### Text passage ###

I have already searched all past archives for about all
types of pulse arc welding machines. I found one user who seems to
use a standard tig welder for jewelry repair/fabrication. I need to
know if this is possible with the following machine.

Miller dynasty 200dx.

  1. The amp range is from 1-200 A
  2. It welds both AC/DC with pulse
  3. It welds with argon.
  4. I can get a torch that holds.5mm tungsten electrodes. (If there
    are smaller send me a link.)
  5. It has a foot-pedal control
  6. It starts with high frequency.

I have the following questions about such a setup.

  1. Could you do intricate work with this tool? Like tipping, prong
    work, filigree?

  2. If the fine work can be done does it take someone with world
    class welding skills to accomplish this? Something i don’t have, but
    i am willing to practice until perfect.

  3. If you tap the pedal can you do quick welds like next to heat
    sensitive stones. I know the heat is intense for tig but it is also
    localized. But how localized.

I know that it is best to buy the right machine for the right job. I
want to know if it is possible because the miller dynasty is a top
of the line machine and not a cheap tig welder. I can just do so much
more than the arc welders for jewelry. I try to think outside the
box.

But not so far outside the box that I am cooking emeralds and
melting rings into lumps of junk.

Thank you for your time
Dax Gilbert


#2
I have already searched all past archives for about
all types of pulse arc welding machines. I found one user who seems
to use a standard tig welder for jewelry repair/fabrication. I need
to know if this is possible with the following machine. Miller
dynasty 200dx. 

I feel this will be too much of a machine for doing fine work on
jewelry. Plus TIG welding at this scale requires some mad skills, its
more of an artform than anything else. Im not saying your not gonna
be able to do it, but with zero experience youll ruin more stuff in
no time flat.

I suggest you check into the jewelry grade welders that Rio and
others carry, like the PUK line to name just one of a few. These will
have a smaller learning curve than a regular TIG will. Plus with the
small form factor, its ideal for getting into tight places.

Now if your really serious about getting a TIG welder that will do
more than just jewelry but stay on the small scale, check these guys
out.

http://www.pro-fusiononline.com/products/dualarc80.htm

ultra low amp (0.01A), talk about hella cool, I want one but Im sure
they are a pretty penny.

P@
www.patpruitt.com

PS: search for micro TIG welder and micro plasma welder


#3

I’m also interested in this question. I have a Miller Syncrowave 250
which I use for small and large bronze and steel pieces, not any
precious metals at this point. I don’t have a small enough torch
tip, but would consider buying one if it is feasible.

Kirsten
http://www.kirstenskiles.com


#4

I agree with Pat – that Miller machine is a real horse. But back in
the 60’s I was an Engineer with one of the Gas companies and we got a
mini plasma welder to sell. It was a 0 to !5 amp full range machine
that also could be used as a control unit with a bigger power source.

### Dataset records ###

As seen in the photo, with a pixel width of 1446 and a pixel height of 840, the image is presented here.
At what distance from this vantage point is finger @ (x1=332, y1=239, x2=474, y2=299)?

###
### Dataset records ###

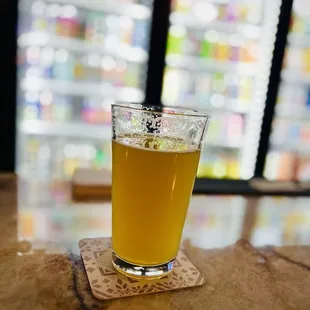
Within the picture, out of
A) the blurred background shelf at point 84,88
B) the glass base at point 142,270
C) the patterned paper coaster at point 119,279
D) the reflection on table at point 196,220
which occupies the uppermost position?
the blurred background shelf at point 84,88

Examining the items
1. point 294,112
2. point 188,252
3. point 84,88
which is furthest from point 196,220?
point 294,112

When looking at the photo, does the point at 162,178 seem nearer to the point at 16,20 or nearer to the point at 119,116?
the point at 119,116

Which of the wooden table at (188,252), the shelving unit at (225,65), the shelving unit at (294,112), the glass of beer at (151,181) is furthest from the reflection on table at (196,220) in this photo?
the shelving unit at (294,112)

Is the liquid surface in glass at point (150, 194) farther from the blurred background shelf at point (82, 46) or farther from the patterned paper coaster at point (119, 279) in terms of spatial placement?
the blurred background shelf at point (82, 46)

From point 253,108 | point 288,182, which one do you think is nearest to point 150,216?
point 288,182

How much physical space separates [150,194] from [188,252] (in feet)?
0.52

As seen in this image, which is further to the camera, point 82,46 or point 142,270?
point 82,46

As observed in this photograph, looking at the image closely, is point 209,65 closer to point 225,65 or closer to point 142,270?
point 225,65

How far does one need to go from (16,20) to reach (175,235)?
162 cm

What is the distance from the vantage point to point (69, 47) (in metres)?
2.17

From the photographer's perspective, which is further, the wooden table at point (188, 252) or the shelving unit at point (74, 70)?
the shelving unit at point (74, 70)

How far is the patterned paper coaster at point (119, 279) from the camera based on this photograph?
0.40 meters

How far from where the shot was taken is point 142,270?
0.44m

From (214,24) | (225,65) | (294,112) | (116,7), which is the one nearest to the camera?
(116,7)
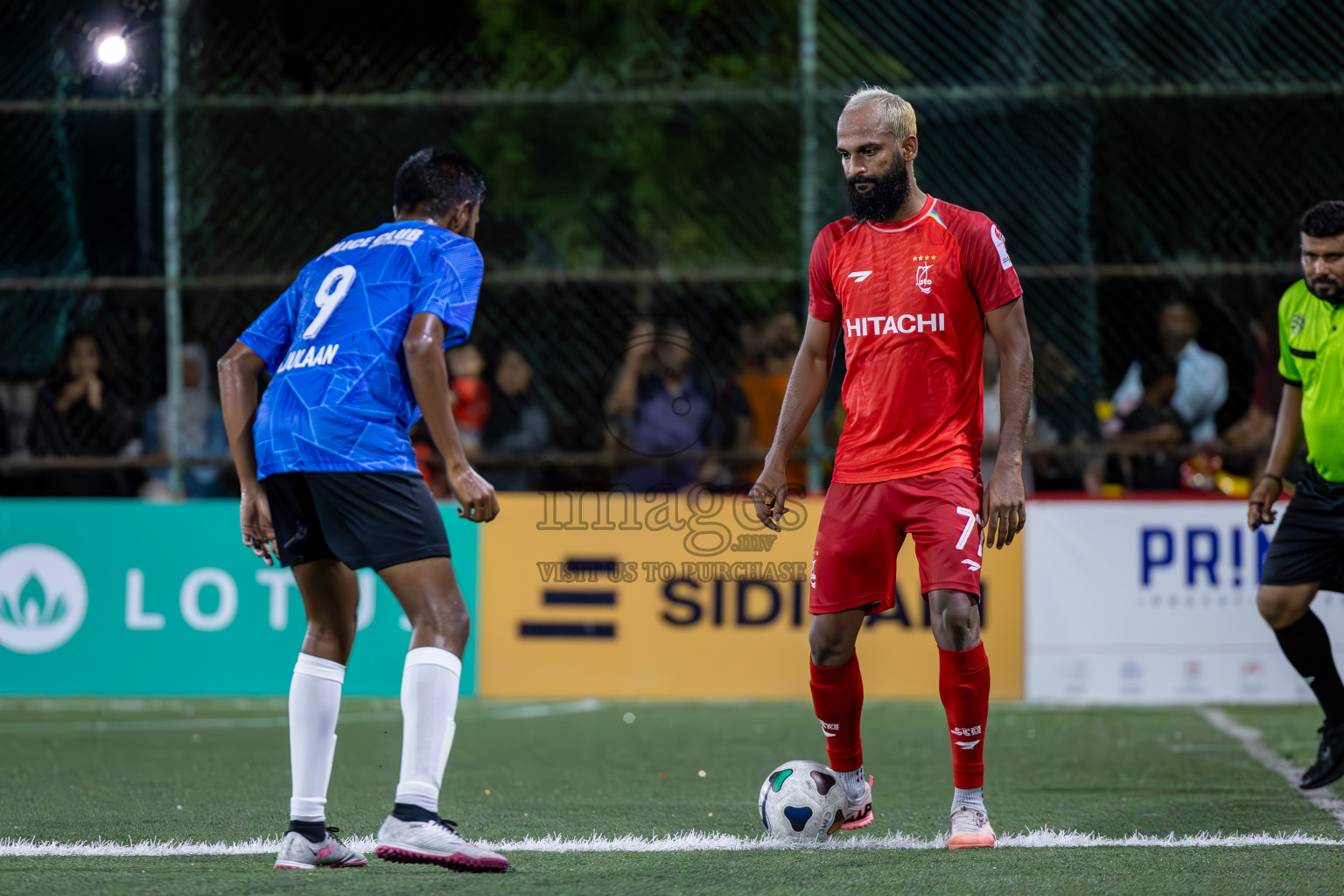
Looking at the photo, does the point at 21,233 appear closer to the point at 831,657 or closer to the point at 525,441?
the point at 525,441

###

### Problem set:
1. Answer these from the thread on TIG welding for jewelry:
(a) What amp range does the first post give for the Miller Dynasty 200dx?
(b) What amperage does the second post cite for the ultra low amp machine it links to?
(c) Which Miller machine does Kirsten say she owns?
2. Set down the passage of the TIG welding thread that begins at the words "2. If the fine" and stops after "practice until perfect.", with no changes.
The records can be left aside; nothing here depends on them.

### Full answers:
1.
(a) 1-200 A
(b) 0.01A
(c) A Miller Syncrowave 250

2.
2. If the fine work can be done does it take someone with world
    class welding skills to accomplish this? Something i don’t have, but
    i am willing to practice until perfect.